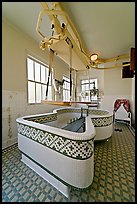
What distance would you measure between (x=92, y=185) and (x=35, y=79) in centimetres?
323

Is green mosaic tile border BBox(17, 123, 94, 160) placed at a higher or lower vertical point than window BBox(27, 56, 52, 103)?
lower

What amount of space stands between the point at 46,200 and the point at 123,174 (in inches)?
44.4

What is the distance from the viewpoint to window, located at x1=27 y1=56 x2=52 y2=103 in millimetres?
3389

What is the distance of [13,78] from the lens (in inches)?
105

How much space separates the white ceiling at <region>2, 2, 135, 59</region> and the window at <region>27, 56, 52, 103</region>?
0.76m

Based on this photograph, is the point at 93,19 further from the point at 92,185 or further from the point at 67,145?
the point at 92,185

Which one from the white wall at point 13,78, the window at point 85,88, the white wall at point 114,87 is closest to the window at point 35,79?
the white wall at point 13,78

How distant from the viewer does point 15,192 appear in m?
1.30

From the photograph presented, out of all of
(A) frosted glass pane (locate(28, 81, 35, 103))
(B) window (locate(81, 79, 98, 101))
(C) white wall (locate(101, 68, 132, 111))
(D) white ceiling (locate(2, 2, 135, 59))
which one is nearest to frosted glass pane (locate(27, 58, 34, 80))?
(A) frosted glass pane (locate(28, 81, 35, 103))

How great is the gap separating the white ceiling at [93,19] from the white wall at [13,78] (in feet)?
0.80

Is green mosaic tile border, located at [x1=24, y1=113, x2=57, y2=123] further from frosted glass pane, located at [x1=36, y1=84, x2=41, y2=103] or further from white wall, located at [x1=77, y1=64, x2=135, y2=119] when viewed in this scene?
white wall, located at [x1=77, y1=64, x2=135, y2=119]

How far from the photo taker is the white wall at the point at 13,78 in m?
2.44

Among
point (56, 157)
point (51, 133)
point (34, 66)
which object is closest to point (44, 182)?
point (56, 157)

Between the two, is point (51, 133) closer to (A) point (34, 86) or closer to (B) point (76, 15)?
(B) point (76, 15)
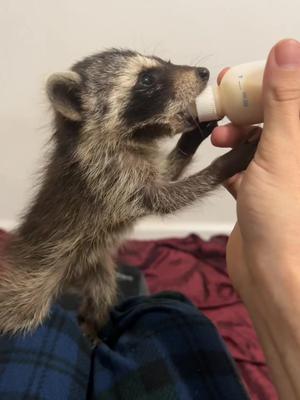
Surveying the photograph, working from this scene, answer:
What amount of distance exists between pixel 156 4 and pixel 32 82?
581 millimetres

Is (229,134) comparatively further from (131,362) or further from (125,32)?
(125,32)

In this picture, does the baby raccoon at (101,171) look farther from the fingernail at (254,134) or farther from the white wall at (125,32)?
the white wall at (125,32)

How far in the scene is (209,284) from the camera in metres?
2.04

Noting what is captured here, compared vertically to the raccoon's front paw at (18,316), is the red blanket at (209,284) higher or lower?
lower

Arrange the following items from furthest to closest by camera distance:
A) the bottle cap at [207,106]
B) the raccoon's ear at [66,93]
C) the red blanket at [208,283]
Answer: the red blanket at [208,283] → the raccoon's ear at [66,93] → the bottle cap at [207,106]

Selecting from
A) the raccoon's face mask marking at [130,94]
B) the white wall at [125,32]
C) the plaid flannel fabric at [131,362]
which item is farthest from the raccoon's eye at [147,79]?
the white wall at [125,32]

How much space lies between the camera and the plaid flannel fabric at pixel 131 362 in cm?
117

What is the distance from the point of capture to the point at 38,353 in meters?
1.26

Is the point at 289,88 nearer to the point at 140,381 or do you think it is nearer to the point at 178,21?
the point at 140,381

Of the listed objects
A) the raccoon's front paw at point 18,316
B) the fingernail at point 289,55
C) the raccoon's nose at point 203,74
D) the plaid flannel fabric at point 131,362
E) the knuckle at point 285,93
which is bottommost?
the plaid flannel fabric at point 131,362

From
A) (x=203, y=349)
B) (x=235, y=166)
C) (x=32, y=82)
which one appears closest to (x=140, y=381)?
(x=203, y=349)

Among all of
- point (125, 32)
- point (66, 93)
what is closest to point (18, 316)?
point (66, 93)

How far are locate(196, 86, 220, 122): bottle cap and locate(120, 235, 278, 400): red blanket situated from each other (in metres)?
0.86

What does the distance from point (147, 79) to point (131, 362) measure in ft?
2.30
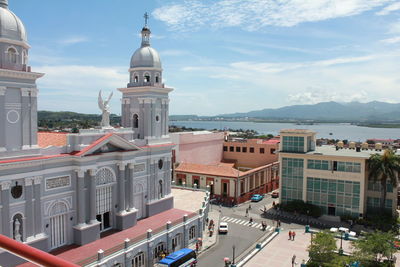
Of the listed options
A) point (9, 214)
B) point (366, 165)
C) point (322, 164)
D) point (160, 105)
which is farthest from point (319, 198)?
point (9, 214)

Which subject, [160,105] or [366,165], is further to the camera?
[366,165]

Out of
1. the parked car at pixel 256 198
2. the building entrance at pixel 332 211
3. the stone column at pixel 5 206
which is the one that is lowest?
the parked car at pixel 256 198

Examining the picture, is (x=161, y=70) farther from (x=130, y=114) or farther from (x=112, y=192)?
(x=112, y=192)

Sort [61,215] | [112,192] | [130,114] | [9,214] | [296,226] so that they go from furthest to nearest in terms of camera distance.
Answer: [296,226], [130,114], [112,192], [61,215], [9,214]

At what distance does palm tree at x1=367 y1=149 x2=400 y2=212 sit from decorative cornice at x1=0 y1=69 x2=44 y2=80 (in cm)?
3618

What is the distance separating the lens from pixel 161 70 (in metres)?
35.2

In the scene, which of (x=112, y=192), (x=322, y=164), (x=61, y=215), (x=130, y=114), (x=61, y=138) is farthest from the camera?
(x=322, y=164)

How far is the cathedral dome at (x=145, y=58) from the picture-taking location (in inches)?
1353

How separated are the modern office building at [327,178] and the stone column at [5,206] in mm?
33813

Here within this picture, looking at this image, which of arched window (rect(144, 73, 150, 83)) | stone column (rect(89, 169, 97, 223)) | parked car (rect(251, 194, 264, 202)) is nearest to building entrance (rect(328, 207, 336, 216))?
parked car (rect(251, 194, 264, 202))

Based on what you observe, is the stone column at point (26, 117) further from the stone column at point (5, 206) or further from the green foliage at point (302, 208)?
the green foliage at point (302, 208)

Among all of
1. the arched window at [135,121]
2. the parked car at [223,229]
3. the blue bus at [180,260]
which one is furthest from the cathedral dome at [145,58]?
the parked car at [223,229]

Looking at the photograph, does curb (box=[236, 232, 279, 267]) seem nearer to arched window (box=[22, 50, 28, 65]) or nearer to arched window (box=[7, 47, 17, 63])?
arched window (box=[22, 50, 28, 65])

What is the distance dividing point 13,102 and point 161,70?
15.8 metres
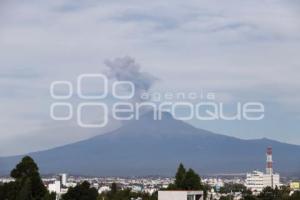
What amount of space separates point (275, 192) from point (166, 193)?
22.4 meters

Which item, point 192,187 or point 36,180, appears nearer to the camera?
point 36,180

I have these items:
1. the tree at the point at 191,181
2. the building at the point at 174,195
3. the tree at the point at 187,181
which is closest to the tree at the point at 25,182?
the building at the point at 174,195

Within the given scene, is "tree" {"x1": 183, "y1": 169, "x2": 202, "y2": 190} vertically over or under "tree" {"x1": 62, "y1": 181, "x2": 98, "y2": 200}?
over

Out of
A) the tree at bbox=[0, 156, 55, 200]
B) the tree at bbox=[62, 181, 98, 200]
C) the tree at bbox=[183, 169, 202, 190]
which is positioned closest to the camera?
the tree at bbox=[0, 156, 55, 200]

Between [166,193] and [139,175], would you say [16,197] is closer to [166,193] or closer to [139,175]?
[166,193]

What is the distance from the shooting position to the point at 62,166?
650ft

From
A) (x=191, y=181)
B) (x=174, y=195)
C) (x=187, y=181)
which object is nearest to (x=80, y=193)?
(x=187, y=181)

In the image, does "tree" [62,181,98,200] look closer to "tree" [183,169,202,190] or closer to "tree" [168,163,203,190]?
"tree" [168,163,203,190]

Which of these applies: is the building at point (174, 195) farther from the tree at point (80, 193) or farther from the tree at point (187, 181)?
the tree at point (80, 193)

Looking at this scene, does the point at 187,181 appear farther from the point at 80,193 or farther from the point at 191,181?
the point at 80,193

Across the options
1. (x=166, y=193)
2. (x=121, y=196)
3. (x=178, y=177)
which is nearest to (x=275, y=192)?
(x=121, y=196)

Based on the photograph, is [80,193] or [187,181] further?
[187,181]

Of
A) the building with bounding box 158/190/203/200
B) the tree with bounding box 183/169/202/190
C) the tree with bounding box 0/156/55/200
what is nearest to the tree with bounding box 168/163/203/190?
the tree with bounding box 183/169/202/190

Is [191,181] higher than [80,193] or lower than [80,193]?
higher
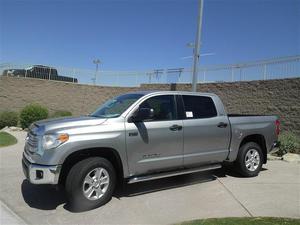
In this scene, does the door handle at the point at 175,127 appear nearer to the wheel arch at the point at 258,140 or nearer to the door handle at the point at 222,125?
the door handle at the point at 222,125

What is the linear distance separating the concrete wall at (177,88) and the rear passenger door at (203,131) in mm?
8186

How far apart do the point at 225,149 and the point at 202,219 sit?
257cm

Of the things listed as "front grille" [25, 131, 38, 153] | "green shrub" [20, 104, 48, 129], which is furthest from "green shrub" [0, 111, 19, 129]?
"front grille" [25, 131, 38, 153]

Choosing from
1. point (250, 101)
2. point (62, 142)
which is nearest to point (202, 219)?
point (62, 142)

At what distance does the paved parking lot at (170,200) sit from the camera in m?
5.30

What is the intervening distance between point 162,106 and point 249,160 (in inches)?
109

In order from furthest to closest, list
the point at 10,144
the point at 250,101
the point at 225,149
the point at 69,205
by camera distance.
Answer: the point at 250,101
the point at 10,144
the point at 225,149
the point at 69,205

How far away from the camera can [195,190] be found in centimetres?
676

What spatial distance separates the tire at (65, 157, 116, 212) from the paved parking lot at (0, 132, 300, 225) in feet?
0.47

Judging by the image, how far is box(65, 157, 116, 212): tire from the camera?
5.39 metres

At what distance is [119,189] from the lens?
674 centimetres

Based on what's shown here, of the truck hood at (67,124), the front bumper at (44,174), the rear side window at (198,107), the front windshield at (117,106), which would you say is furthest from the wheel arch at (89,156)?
the rear side window at (198,107)

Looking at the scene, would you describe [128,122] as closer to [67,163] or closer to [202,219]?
[67,163]

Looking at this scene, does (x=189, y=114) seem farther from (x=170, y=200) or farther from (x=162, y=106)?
(x=170, y=200)
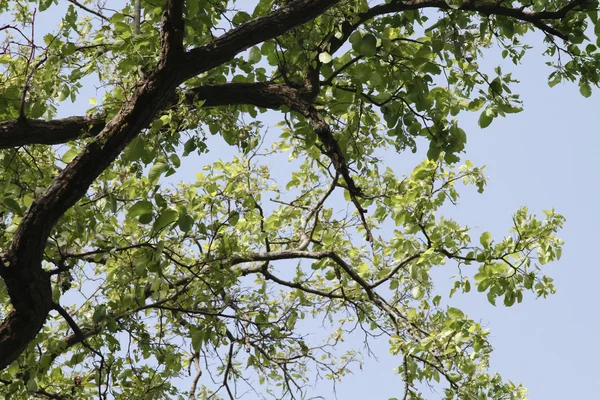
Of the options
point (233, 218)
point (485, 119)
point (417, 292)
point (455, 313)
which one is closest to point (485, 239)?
point (455, 313)

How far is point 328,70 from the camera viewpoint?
18.0 feet

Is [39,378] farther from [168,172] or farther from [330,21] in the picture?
[330,21]

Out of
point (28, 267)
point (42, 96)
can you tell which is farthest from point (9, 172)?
point (28, 267)

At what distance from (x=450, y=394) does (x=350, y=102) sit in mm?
2977

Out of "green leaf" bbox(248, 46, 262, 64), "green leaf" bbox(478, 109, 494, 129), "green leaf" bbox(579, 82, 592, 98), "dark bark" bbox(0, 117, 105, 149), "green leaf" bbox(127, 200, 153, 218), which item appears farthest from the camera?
"green leaf" bbox(579, 82, 592, 98)

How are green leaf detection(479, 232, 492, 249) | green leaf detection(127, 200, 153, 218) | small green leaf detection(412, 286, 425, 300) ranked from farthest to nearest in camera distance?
small green leaf detection(412, 286, 425, 300), green leaf detection(479, 232, 492, 249), green leaf detection(127, 200, 153, 218)

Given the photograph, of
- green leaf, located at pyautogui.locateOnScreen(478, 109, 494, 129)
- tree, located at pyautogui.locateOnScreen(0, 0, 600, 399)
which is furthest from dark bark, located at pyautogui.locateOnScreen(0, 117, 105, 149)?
green leaf, located at pyautogui.locateOnScreen(478, 109, 494, 129)

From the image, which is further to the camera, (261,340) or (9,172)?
(261,340)

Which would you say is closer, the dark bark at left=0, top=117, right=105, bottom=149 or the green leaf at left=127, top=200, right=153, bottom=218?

◆ ◆ ◆ ◆ ◆

Write out the lines from the one containing "From the image, which" through the end of the listing above as a numbered list, both ends included and blank lines left out.

1. From the image, which is further to the camera, (261,340) or (9,172)?
2. (261,340)
3. Which would you say is closer, the dark bark at left=0, top=117, right=105, bottom=149 or the green leaf at left=127, top=200, right=153, bottom=218?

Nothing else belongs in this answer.